The eminent English musicologist Sir Donald Tovey noted exactly the same abundance of inspiration derived from a paucity of material in the nearly contemporary Symphony no. 5, about which he counseled the listener that the power of the music is not contained in its themes, but rather in the “long sentences” that Beethoven built from them. It is this sense of inexorable growth and change, of driving toward the next goal, of constantly seeking, that places the Appassionata Sonata on the highest plateau of Beethoven’s achievement.

Richard E. Rodda, a former faculty member at Case Western Reserve University and the Cleveland Institute of Music, provides program notes for many American orchestras, concert series, and festivals.

PROFILES

With an innate musical sensitivity and naturalness to his artistry, twentysix-year-old pianist Mao Fujita has already impressed many leading musicians as one of those special talents that come along only rarely, equally at home in Mozart and the major romantic repertoire.

Born in Tokyo, Japan, Fujita was still studying at the Tokyo College of Music in 2017 when he won first prize at the prestigious Concours International de Piano Clara Haskil in Switzerland, along with the Audience Award, Prix Modern Times, and the Prix Coup de Coeur, which first brought him to the attention of the international music community. He was also the silver medalist at the 2019 Tchaikovsky Competition in Moscow.

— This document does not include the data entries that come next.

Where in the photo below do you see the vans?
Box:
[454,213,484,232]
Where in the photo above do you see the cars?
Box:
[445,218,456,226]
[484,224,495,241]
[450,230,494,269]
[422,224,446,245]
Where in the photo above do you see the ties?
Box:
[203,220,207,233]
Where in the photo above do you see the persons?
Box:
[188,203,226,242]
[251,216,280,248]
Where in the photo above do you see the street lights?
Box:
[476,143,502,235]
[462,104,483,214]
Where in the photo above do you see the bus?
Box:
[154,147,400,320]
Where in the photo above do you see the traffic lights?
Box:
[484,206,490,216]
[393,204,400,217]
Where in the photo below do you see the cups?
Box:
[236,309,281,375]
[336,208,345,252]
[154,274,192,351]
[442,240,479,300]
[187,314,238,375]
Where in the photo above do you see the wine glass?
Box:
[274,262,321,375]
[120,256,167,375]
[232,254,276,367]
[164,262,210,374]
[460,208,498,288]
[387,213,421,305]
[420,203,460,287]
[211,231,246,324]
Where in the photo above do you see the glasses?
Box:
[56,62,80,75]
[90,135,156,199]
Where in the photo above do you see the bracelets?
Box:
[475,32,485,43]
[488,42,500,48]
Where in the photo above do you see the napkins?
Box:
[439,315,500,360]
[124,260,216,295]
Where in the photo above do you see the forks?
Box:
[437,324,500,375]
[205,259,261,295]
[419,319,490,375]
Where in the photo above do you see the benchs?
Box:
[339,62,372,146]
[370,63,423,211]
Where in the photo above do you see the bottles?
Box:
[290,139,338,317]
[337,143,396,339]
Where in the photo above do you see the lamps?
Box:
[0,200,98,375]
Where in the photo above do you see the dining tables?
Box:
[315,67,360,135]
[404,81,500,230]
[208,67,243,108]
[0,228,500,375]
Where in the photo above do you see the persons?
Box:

In the 2024–25 season, Fujita continues his series of recital debuts at major festivals and venues across Europe, America, and Asia. He also debuts with the Philharmonia Orchestra, National Symphony Orchestra in Washington (D.C.), and at the BBC Proms with the Czech Philharmonic. Other season highlights include a return to Carnegie Hall for a solo recital at the Stern Auditorium and a performance with the Wiener Symphoniker as part of the celebrations for the reopening of Theater an der Wien.

Fujita has performed with conductors including Semyon Bychkov, Christoph Eschenbach, Charles Dutoit, Manfred Honeck, Jakub Hrůša, Vasily Petrenko, Lahav Shani, and Kazuki Yamada. He has appeared with the Royal Concertgebouw Orchestra, Orchestre Philharmonique de Radio France, Symphonieorchester des Bayerischen Rundfunks, Los Angeles Philharmonic, Wiener Symphoniker, Filarmonica della Scala, Israel Philharmonic Orchestra, Royal Philharmonic Orchestra, and Tokyo Metropolitan Symphony Orchestra.

Fujita is an exclusive Sony Classical International artist. In October 2022, his debut album of Mozart’s complete piano sonatas was released to unanimous acclaim for its transparent sound worlds and vividly detailed interpretation. His second album on the Sony Classical label, 72 Preludes, which champions the twenty-four preludes of Chopin, Scriabin, and Yashiro, was released in September 2024.

Starting piano lessons at the age of three, Fujita won his first international prize in 2010 at the World Classic in Taiwan, later becoming a laureate of numerous national and international competitions, such as the Rosario Marciano International Piano Competition in Vienna, Zhuhai International Mozart Competition for Young Musicians, and the Gina Bachauer International Young Artists Piano Competition.